Output the material exactly, keeping every line intact.

[Opening Material shown section]

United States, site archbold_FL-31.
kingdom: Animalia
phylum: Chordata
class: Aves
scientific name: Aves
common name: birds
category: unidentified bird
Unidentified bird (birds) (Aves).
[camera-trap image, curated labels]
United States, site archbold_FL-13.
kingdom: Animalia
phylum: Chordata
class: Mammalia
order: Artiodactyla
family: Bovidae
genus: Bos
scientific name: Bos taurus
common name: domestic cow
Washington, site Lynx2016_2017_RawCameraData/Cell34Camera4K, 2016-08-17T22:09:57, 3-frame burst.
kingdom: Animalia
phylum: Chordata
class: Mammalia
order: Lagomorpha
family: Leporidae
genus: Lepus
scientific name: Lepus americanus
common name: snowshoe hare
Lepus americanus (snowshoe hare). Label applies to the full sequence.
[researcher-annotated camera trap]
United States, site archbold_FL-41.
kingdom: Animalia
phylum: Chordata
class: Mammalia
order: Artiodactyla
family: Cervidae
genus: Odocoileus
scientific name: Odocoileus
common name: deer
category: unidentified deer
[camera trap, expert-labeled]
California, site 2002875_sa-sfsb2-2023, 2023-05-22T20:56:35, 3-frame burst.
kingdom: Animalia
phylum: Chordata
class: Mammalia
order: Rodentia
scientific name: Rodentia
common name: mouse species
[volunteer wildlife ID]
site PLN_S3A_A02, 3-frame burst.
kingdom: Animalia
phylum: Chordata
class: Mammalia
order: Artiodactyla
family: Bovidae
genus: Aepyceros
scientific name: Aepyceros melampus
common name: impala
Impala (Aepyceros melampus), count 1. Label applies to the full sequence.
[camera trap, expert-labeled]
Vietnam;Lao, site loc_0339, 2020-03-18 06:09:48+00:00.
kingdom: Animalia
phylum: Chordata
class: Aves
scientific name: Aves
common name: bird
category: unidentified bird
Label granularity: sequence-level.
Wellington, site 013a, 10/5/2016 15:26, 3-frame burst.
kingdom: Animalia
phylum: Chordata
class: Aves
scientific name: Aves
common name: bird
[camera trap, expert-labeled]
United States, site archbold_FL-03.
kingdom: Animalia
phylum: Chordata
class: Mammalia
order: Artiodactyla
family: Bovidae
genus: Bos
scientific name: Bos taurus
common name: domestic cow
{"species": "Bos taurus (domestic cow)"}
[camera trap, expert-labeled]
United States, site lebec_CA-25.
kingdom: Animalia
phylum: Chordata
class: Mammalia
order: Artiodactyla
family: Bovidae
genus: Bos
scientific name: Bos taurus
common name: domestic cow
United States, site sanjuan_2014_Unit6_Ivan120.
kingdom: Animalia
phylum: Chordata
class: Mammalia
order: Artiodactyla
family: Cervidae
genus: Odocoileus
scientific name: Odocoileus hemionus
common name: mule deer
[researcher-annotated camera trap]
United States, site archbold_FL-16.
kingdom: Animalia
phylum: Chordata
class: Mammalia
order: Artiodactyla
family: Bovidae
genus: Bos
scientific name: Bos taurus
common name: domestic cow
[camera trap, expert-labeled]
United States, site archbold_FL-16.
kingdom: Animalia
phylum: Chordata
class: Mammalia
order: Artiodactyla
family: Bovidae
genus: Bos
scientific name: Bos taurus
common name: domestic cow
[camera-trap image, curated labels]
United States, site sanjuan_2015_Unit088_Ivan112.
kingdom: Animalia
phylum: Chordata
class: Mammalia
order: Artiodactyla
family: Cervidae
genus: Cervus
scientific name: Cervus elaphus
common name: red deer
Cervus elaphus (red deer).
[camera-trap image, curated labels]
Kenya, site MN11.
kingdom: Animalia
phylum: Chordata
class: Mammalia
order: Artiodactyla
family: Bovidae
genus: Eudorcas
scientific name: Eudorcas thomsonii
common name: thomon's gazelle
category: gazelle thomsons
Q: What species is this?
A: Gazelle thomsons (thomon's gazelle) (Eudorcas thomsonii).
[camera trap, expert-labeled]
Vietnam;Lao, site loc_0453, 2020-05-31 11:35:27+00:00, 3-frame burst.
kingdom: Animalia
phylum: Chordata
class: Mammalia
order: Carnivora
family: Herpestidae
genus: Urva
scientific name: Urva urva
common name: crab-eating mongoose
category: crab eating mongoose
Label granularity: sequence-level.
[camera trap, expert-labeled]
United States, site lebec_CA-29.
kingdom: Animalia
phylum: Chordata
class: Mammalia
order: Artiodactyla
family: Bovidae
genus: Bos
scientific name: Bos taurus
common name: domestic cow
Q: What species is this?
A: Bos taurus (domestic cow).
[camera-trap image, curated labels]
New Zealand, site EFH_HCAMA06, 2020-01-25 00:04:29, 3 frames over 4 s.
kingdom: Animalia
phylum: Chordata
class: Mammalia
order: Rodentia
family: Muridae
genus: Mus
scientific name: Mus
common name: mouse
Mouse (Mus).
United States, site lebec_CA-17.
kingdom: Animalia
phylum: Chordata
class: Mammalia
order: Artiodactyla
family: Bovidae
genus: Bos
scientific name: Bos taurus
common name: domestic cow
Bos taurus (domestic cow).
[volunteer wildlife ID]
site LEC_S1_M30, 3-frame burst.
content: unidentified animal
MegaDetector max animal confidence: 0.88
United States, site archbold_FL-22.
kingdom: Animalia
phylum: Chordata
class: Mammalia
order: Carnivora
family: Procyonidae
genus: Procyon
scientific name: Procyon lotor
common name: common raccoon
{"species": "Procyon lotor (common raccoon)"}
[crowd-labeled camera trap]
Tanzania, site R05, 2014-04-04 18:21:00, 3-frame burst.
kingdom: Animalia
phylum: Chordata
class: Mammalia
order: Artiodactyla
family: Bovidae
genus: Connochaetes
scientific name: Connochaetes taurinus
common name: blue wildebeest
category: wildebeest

[Closing Material shown section]

▶ _Response area_
United States, site archbold_FL-31.
kingdom: Animalia
phylum: Chordata
class: Aves
scientific name: Aves
common name: birds
category: unidentified bird
Unidentified bird (birds) (Aves).
[camera-trap image, curated labels]
United States, site archbold_FL-13.
kingdom: Animalia
phylum: Chordata
class: Mammalia
order: Artiodactyla
family: Bovidae
genus: Bos
scientific name: Bos taurus
common name: domestic cow
Washington, site Lynx2016_2017_RawCameraData/Cell34Camera4K, 2016-08-17T22:09:57, 3-frame burst.
kingdom: Animalia
phylum: Chordata
class: Mammalia
order: Lagomorpha
family: Leporidae
genus: Lepus
scientific name: Lepus americanus
common name: snowshoe hare
Lepus americanus (snowshoe hare). Label applies to the full sequence.
[researcher-annotated camera trap]
United States, site archbold_FL-41.
kingdom: Animalia
phylum: Chordata
class: Mammalia
order: Artiodactyla
family: Cervidae
genus: Odocoileus
scientific name: Odocoileus
common name: deer
category: unidentified deer
[camera trap, expert-labeled]
California, site 2002875_sa-sfsb2-2023, 2023-05-22T20:56:35, 3-frame burst.
kingdom: Animalia
phylum: Chordata
class: Mammalia
order: Rodentia
scientific name: Rodentia
common name: mouse species
[volunteer wildlife ID]
site PLN_S3A_A02, 3-frame burst.
kingdom: Animalia
phylum: Chordata
class: Mammalia
order: Artiodactyla
family: Bovidae
genus: Aepyceros
scientific name: Aepyceros melampus
common name: impala
Impala (Aepyceros melampus), count 1. Label applies to the full sequence.
[camera trap, expert-labeled]
Vietnam;Lao, site loc_0339, 2020-03-18 06:09:48+00:00.
kingdom: Animalia
phylum: Chordata
class: Aves
scientific name: Aves
common name: bird
category: unidentified bird
Label granularity: sequence-level.
Wellington, site 013a, 10/5/2016 15:26, 3-frame burst.
kingdom: Animalia
phylum: Chordata
class: Aves
scientific name: Aves
common name: bird
[camera trap, expert-labeled]
United States, site archbold_FL-03.
kingdom: Animalia
phylum: Chordata
class: Mammalia
order: Artiodactyla
family: Bovidae
genus: Bos
scientific name: Bos taurus
common name: domestic cow
{"species": "Bos taurus (domestic cow)"}
[camera trap, expert-labeled]
United States, site lebec_CA-25.
kingdom: Animalia
phylum: Chordata
class: Mammalia
order: Artiodactyla
family: Bovidae
genus: Bos
scientific name: Bos taurus
common name: domestic cow
United States, site sanjuan_2014_Unit6_Ivan120.
kingdom: Animalia
phylum: Chordata
class: Mammalia
order: Artiodactyla
family: Cervidae
genus: Odocoileus
scientific name: Odocoileus hemionus
common name: mule deer
[researcher-annotated camera trap]
United States, site archbold_FL-16.
kingdom: Animalia
phylum: Chordata
class: Mammalia
order: Artiodactyla
family: Bovidae
genus: Bos
scientific name: Bos taurus
common name: domestic cow
[camera trap, expert-labeled]
United States, site archbold_FL-16.
kingdom: Animalia
phylum: Chordata
class: Mammalia
order: Artiodactyla
family: Bovidae
genus: Bos
scientific name: Bos taurus
common name: domestic cow
[camera-trap image, curated labels]
United States, site sanjuan_2015_Unit088_Ivan112.
kingdom: Animalia
phylum: Chordata
class: Mammalia
order: Artiodactyla
family: Cervidae
genus: Cervus
scientific name: Cervus elaphus
common name: red deer
Cervus elaphus (red deer).
[camera-trap image, curated labels]
Kenya, site MN11.
kingdom: Animalia
phylum: Chordata
class: Mammalia
order: Artiodactyla
family: Bovidae
genus: Eudorcas
scientific name: Eudorcas thomsonii
common name: thomon's gazelle
category: gazelle thomsons
Q: What species is this?
A: Gazelle thomsons (thomon's gazelle) (Eudorcas thomsonii).
[camera trap, expert-labeled]
Vietnam;Lao, site loc_0453, 2020-05-31 11:35:27+00:00, 3-frame burst.
kingdom: Animalia
phylum: Chordata
class: Mammalia
order: Carnivora
family: Herpestidae
genus: Urva
scientific name: Urva urva
common name: crab-eating mongoose
category: crab eating mongoose
Label granularity: sequence-level.
[camera trap, expert-labeled]
United States, site lebec_CA-29.
kingdom: Animalia
phylum: Chordata
class: Mammalia
order: Artiodactyla
family: Bovidae
genus: Bos
scientific name: Bos taurus
common name: domestic cow
Q: What species is this?
A: Bos taurus (domestic cow).
[camera-trap image, curated labels]
New Zealand, site EFH_HCAMA06, 2020-01-25 00:04:29, 3 frames over 4 s.
kingdom: Animalia
phylum: Chordata
class: Mammalia
order: Rodentia
family: Muridae
genus: Mus
scientific name: Mus
common name: mouse
Mouse (Mus).
United States, site lebec_CA-17.
kingdom: Animalia
phylum: Chordata
class: Mammalia
order: Artiodactyla
family: Bovidae
genus: Bos
scientific name: Bos taurus
common name: domestic cow
Bos taurus (domestic cow).
[volunteer wildlife ID]
site LEC_S1_M30, 3-frame burst.
content: unidentified animal
MegaDetector max animal confidence: 0.88
United States, site archbold_FL-22.
kingdom: Animalia
phylum: Chordata
class: Mammalia
order: Carnivora
family: Procyonidae
genus: Procyon
scientific name: Procyon lotor
common name: common raccoon
{"species": "Procyon lotor (common raccoon)"}
[crowd-labeled camera trap]
Tanzania, site R05, 2014-04-04 18:21:00, 3-frame burst.
kingdom: Animalia
phylum: Chordata
class: Mammalia
order: Artiodactyla
family: Bovidae
genus: Connochaetes
scientific name: Connochaetes taurinus
common name: blue wildebeest
category: wildebeest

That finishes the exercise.